The third law of marriage is called the law of possession. This law mirrors our relationship with Jesus. In Luke 14:33 Jesus said, "so likewise whoever of you does not forsake all that he has cannot be my disciples." God designed marriage to be a co-owning and co-administering by both spouses of everything in their lives. He desires one heart, one home, one family, and everything you have the be shared in common. If one spouse refuses to surrender ownership of anything to the other, that will create resentment and legitimate jealousy and can eventually destroy the relationship.
Among the ways that people violate this law, three stand out.
One violation is dominance. This happens when one mate takes a disproportionate control of the marriage-essentially, seizing control of something that should be common to both (money, sex, children, possessions, relationships, atmosphere of the home, spirituality, etc.). In some cases, one spouse will try to control everything in the marriage (total dominance). In other cases, one spouse will control some things, while the other spouse will control different areas of the marriage (segregated dominance).
A second violation of the law of possession is independence (selfishness). Everything we have, even our own bodies, is supposed to belong to our spouses. But our natural tendency is to try to maintain our independence and control over ourselves. Since selfishness curses a marriage, we must learn in a healthy way to depend on God and our spouses.

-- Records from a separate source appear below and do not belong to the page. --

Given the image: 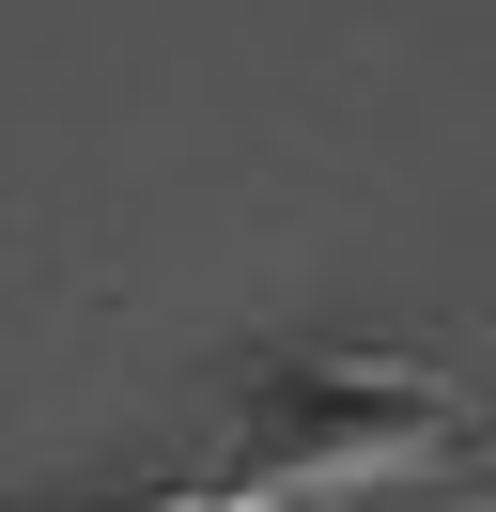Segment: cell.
Instances as JSON below:
<instances>
[{
  "mask_svg": "<svg viewBox=\"0 0 496 512\" xmlns=\"http://www.w3.org/2000/svg\"><path fill=\"white\" fill-rule=\"evenodd\" d=\"M465 512H496V435H481V466H465Z\"/></svg>",
  "mask_w": 496,
  "mask_h": 512,
  "instance_id": "3",
  "label": "cell"
},
{
  "mask_svg": "<svg viewBox=\"0 0 496 512\" xmlns=\"http://www.w3.org/2000/svg\"><path fill=\"white\" fill-rule=\"evenodd\" d=\"M140 512H279V497H217V481H202V497H140Z\"/></svg>",
  "mask_w": 496,
  "mask_h": 512,
  "instance_id": "2",
  "label": "cell"
},
{
  "mask_svg": "<svg viewBox=\"0 0 496 512\" xmlns=\"http://www.w3.org/2000/svg\"><path fill=\"white\" fill-rule=\"evenodd\" d=\"M450 435H465V404L434 373H403V357H279L233 404V450H248L233 497H279V512L372 497V481H419Z\"/></svg>",
  "mask_w": 496,
  "mask_h": 512,
  "instance_id": "1",
  "label": "cell"
}]
</instances>
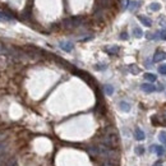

A third violation of the law of possession is protectiveness. Sometimes a spouse will try to protect assets for what he or she believes is a good purpose. For example, a mother who is remarrying may fail to trust her new spouse to have authority over children from her first marriage. Regardless the motivation, the end result is damage to the marriage relationship. Everything must be co-owned and shared.
The fourth law of marriage is called the law of purity. God designed marriage to function in an atmosphere of purity between the marriage partners. As long as they have not sinned against one another, they can feel comfortable exposing themselves to each other physically, emotionally, and spiritually.
When one spouse damages the other, the hurting spouse will naturally try to protect his or her differences and sensitivities. This results in a layering of self protectiveness that inhibits full sharing between the two persons. The solution is for the sinning spouse to ask for forgiveness and begin making changes to restore trust so that the two can be open to one another again.